To be a better programmer, write little proofs in your head

Binary search and invariants as a litmus test

  • Binary search (and leftmost/rightmost variants) is repeatedly cited as a case where informal reasoning fails: many “correct-looking” implementations have subtle bugs (off-by-one, infinite loops, integer overflow).
  • Loop invariants are presented as the key conceptual tool to get it right; once you can express and maintain invariants, the search logic becomes much clearer.
  • People mention real-world failures (standard libraries, books, interviews) and note that even professionals frequently get it wrong under time pressure.
  • Some argue interview use of binary search mainly selects for LeetCode practice rather than general ability.

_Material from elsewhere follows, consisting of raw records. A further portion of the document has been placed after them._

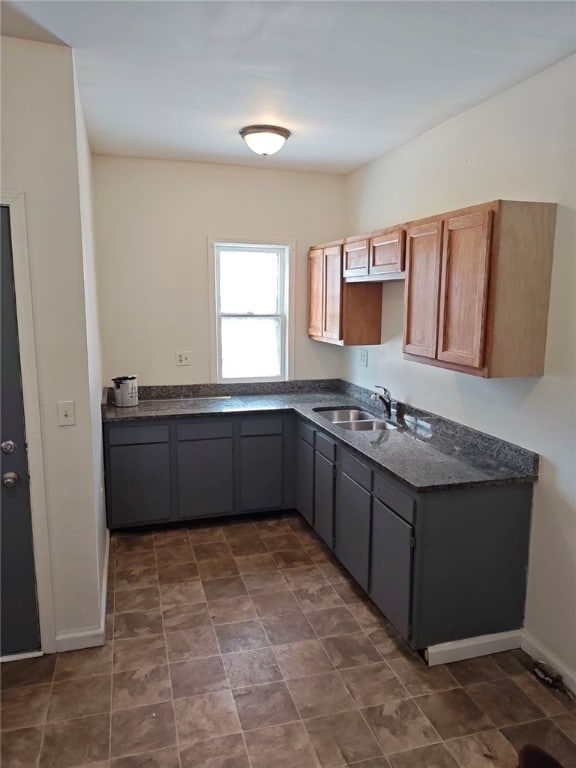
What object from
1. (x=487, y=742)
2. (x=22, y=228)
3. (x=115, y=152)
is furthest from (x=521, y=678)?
(x=115, y=152)

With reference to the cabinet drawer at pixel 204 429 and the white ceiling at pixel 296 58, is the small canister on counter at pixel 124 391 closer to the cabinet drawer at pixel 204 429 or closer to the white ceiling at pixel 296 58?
the cabinet drawer at pixel 204 429

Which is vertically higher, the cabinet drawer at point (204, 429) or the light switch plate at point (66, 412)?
the light switch plate at point (66, 412)

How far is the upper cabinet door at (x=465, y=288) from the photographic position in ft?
7.58

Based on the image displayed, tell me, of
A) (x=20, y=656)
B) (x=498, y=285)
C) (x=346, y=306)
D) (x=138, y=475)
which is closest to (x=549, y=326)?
Result: (x=498, y=285)

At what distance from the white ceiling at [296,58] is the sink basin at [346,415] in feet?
6.07

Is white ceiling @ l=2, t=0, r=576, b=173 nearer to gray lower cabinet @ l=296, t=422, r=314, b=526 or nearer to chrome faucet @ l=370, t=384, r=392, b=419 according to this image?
Result: chrome faucet @ l=370, t=384, r=392, b=419

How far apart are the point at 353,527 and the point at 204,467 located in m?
1.27

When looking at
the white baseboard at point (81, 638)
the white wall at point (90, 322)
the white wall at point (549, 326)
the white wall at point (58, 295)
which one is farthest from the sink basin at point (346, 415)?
the white baseboard at point (81, 638)

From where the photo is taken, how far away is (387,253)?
3.12 metres

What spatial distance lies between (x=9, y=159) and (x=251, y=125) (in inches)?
56.5

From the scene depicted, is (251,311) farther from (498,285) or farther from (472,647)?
(472,647)

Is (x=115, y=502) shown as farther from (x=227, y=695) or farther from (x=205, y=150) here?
(x=205, y=150)

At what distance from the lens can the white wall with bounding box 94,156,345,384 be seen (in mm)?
3922

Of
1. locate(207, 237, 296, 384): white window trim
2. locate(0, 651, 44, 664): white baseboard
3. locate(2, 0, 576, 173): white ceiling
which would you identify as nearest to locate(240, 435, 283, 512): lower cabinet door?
locate(207, 237, 296, 384): white window trim
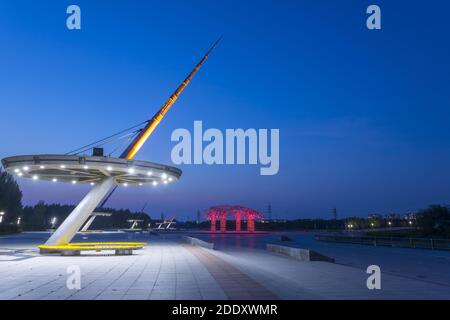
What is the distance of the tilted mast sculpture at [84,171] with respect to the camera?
943 inches

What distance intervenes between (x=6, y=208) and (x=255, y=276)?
81.6 meters

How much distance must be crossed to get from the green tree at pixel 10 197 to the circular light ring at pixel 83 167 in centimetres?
5904

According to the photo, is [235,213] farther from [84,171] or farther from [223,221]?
[84,171]

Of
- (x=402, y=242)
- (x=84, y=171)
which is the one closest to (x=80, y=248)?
(x=84, y=171)

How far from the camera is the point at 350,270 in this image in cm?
1762

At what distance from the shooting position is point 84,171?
89.7ft

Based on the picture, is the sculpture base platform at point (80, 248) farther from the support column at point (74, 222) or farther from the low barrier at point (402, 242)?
the low barrier at point (402, 242)

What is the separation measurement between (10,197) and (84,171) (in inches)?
2772

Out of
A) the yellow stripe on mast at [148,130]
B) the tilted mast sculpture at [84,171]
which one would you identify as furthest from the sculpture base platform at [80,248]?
the yellow stripe on mast at [148,130]

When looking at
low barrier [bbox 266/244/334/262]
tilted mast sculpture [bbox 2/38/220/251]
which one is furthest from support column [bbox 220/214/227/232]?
low barrier [bbox 266/244/334/262]
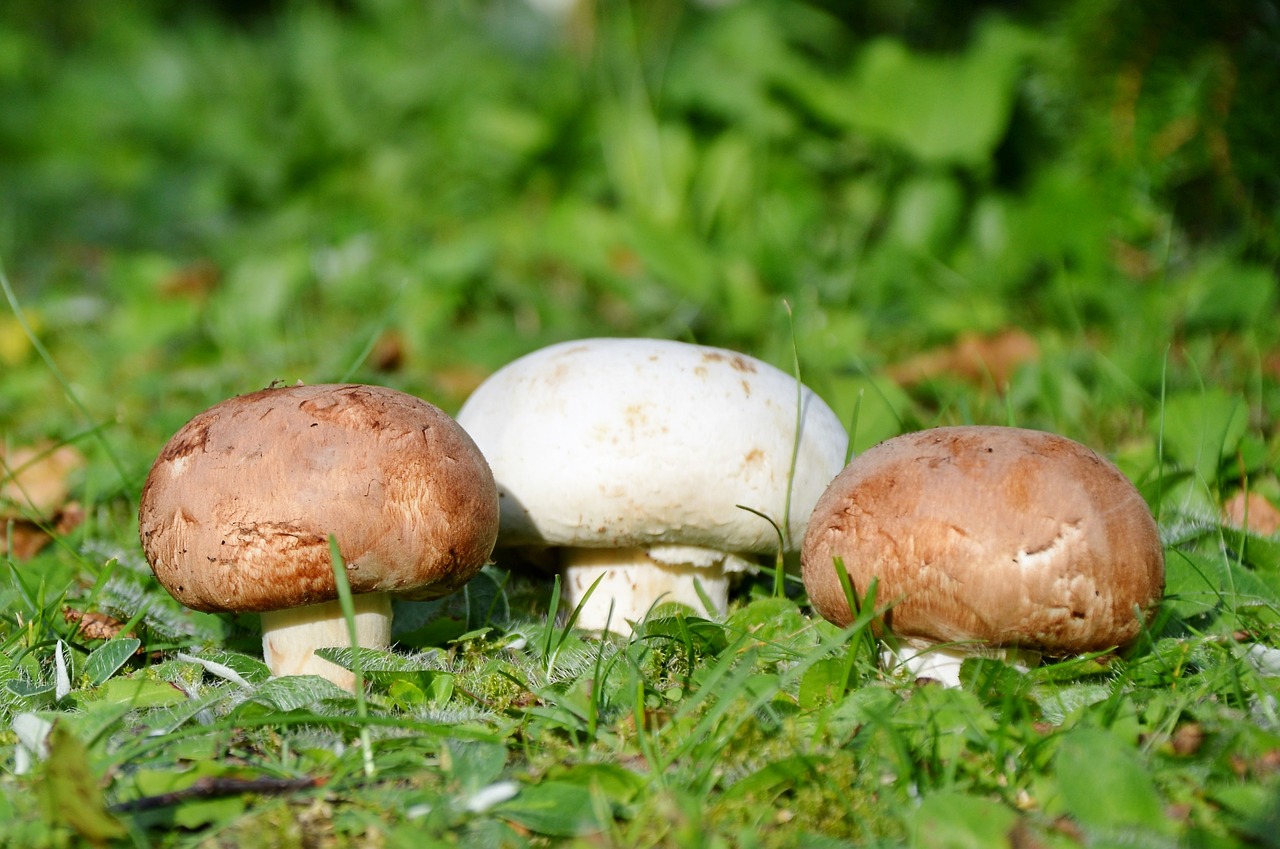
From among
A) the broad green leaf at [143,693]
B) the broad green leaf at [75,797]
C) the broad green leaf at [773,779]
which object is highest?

Proof mindset vs idiomatic simplicity

  • Many commenters endorse the article’s idea: think in terms of preconditions, postconditions, invariants, induction, and “proof-affinity” of code.
  • Others push back: full-on program verification is hard, and for day-to-day work, idiomatic code + good abstractions + simplicity (à la “The Practice of Programming”) often yields the necessary invariants “for free”.
  • Counterargument: “clean/idiomatic” code is not a proof; clarity is a consequence of correct reasoning, not a replacement for it.

Tests, TDD, and “are tests proofs?”

  • One camp sees TDD as a practical way to encode “little proofs” as executable tests, especially when combined with clear specs and types.
  • Another stresses that tests are not proofs: they show behavior on sampled inputs, not all possible cases, and can easily encode incorrect assumptions.
  • There’s debate over writing tests first: some find it clarifies interfaces and invariants; others feel it encourages “coding to appease tests” rather than solving the real problem.

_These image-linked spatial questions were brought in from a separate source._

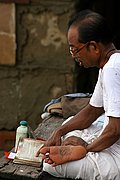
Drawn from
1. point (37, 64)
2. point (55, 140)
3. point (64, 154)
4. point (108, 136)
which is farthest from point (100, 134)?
point (37, 64)

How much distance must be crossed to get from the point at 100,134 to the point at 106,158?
14 centimetres

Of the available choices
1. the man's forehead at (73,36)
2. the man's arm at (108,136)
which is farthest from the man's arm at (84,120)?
the man's forehead at (73,36)

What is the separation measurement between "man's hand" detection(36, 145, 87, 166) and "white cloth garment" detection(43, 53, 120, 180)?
38 millimetres

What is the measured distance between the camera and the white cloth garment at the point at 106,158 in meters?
3.12

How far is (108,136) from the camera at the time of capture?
3.15m

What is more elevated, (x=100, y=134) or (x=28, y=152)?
(x=100, y=134)

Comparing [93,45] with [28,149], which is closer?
[93,45]

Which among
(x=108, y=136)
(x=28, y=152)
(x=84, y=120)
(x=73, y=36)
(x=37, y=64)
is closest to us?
(x=108, y=136)

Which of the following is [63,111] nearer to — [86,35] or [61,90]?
[61,90]

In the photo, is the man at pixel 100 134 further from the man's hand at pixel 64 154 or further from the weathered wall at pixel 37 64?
the weathered wall at pixel 37 64

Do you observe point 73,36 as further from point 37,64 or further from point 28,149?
point 37,64

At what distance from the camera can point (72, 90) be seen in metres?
5.33

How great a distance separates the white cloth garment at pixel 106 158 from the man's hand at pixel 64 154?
0.04 metres

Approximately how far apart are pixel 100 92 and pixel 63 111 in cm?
105
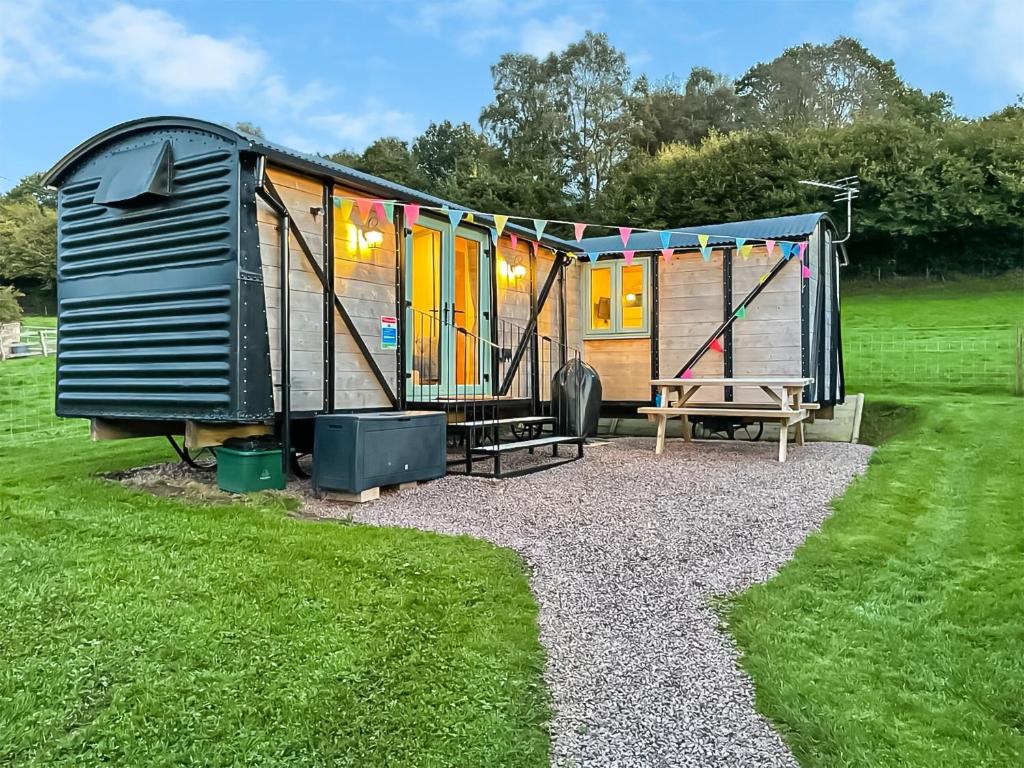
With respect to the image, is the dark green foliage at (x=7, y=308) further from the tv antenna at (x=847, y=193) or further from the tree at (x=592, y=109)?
the tv antenna at (x=847, y=193)

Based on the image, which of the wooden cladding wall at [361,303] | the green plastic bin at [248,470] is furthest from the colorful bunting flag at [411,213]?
the green plastic bin at [248,470]

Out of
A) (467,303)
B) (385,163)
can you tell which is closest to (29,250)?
(385,163)

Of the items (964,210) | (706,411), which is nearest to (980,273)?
(964,210)

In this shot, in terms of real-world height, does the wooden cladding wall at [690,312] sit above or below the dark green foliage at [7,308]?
below

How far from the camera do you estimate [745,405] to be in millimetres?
8148

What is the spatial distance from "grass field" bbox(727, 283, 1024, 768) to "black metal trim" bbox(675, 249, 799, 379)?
115 inches

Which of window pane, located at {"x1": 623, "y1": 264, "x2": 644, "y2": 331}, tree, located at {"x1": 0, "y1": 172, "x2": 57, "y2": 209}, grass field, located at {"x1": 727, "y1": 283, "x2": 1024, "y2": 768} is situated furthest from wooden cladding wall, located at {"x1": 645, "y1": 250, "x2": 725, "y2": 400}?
tree, located at {"x1": 0, "y1": 172, "x2": 57, "y2": 209}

Types, contracts, and formal methods

  • Several point out that rich type systems and Curry–Howard–style thinking make “proofs in code” more natural: types as theorems, programs as proofs.
  • Design-by-contract, Ada/SPARK, Rust contracts, and theorem provers are cited as ways to move proofs from your head into the language/toolchain.
  • Others note mainstream ecosystems (OpenAPI/GraphQL, dynamically typed stacks) typically use weaker types and rely more on conventions and tests.

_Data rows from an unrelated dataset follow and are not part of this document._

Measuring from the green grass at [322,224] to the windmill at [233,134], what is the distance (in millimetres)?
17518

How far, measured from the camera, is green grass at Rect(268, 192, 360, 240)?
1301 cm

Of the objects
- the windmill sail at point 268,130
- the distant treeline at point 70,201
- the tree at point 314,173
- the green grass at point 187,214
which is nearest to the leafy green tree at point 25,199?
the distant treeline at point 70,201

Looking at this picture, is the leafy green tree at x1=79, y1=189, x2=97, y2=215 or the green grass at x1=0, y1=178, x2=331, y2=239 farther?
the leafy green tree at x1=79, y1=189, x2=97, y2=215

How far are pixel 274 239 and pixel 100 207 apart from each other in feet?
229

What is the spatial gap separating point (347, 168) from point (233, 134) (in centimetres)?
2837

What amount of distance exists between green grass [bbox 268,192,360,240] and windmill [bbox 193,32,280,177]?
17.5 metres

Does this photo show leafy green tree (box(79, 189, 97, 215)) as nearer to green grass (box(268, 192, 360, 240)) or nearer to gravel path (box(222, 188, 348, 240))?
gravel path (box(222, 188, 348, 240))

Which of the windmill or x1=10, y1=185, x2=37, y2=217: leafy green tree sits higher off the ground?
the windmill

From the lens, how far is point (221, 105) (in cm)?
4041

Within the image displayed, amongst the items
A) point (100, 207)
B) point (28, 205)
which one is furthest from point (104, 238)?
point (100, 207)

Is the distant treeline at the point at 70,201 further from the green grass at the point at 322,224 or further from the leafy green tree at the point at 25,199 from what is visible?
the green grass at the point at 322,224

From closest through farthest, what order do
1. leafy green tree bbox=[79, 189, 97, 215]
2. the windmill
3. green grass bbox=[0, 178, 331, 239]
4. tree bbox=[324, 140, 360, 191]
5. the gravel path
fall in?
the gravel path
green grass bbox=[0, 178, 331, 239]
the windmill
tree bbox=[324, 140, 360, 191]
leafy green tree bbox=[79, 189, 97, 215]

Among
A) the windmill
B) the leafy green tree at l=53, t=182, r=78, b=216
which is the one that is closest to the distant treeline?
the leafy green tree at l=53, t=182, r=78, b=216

State, concurrency, and large systems

  • Immutable data and constrained mutation are praised as huge aids to reasoning; global mutable state is framed as making local proofs practically impossible.
  • Concurrency is called out as the domain where informal proof feels almost necessary (mutex invariants, lock-free algorithms, GC correctness).
  • In large, messy codebases, commenters talk about gradually carving out “provable islands” and structuring code to make invariants visible and hard to violate.

LLMs, education, and personal practice

  • Some wonder whether LLMs could be guided by proof-like checks or integrated with proof assistants instead of just emitting “plausible” code.
  • Multiple people mention being taught loop invariants, induction, and formal reasoning early (or wishing they had been), and seeing it permanently change how they program.
  • There’s also a pragmatic strand: you still get better mostly by writing lots of code, but using a proof mindset improves debugging, API design, and long-term maintainability.